Efendim gençlerimiz siyasete ilgi duymuyor. Oy bile kullanmıyorlar. Bana oy verirlerse onlara böyle kocaman kocaman top sahaları yapacam.
Çok teşekkür ederim efendim. Çok naziksiniz. Seçim günü ilk iş kalkıp size oy vereceğim. Bu arada bize top da verirsiniz değil mi?
Ölmek var dönmek yook.
Yola çıktık bir kereee.
Yüreğimizde hizmet sevdası...
Bu ne sevdaysa artık... Kavuş kavuş bitmedi!
Kız istemeye gelmişler sanki. Şehir yönetimine talip olmakla sevda ne alâka bir de? Düşünsenize, siz çalıştığınız şirketin sahibine gittiniz ve “ben bu şirketin genel müdürü olmak istiyorum” dediniz. Adamcağız size, “peki başarılı bir yönetici olacağını nerden bileceğim ben?” dediğinde siz de:
Ölmek var dönmek yook.
Yola çıktık bir kereee.
Yüreğimizde hizmet sevdası...
derseniz adam sizi odasından tekme tokat atmaz da ne yapar?

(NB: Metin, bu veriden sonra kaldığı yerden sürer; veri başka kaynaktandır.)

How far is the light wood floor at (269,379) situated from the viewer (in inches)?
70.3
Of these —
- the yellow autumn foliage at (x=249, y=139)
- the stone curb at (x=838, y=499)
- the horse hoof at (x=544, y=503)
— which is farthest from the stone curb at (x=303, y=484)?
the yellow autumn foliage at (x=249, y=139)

Hadi diyelim ki bu iş mühendislik, şehir planlamacılık falan filan değil gerçekten bir sevda işi... E, nasıl anlayacağız biz hanginizin daha sevdalı olduğunu? Biriniz bize bir zahmet bir sevdametre temin ediversin o zaman. Hizmet sevdanızı ölçelim böylelikle.
Aklı başında adayları tenzih ediyorum. Sarıgül gibi Gürtuna gibi insanları bir kenara ayırıyorum. Gürtuna da ayrı bir konu bu arada. Partizan değil proje adamı diyor ve yaptığı işleri beğeniyordum. Ona da partizan olmadan proje adamı olunamayacağını öğrettiler. Ve tabi bize de öğretmiş oldular demokra-sirkin kurallarını.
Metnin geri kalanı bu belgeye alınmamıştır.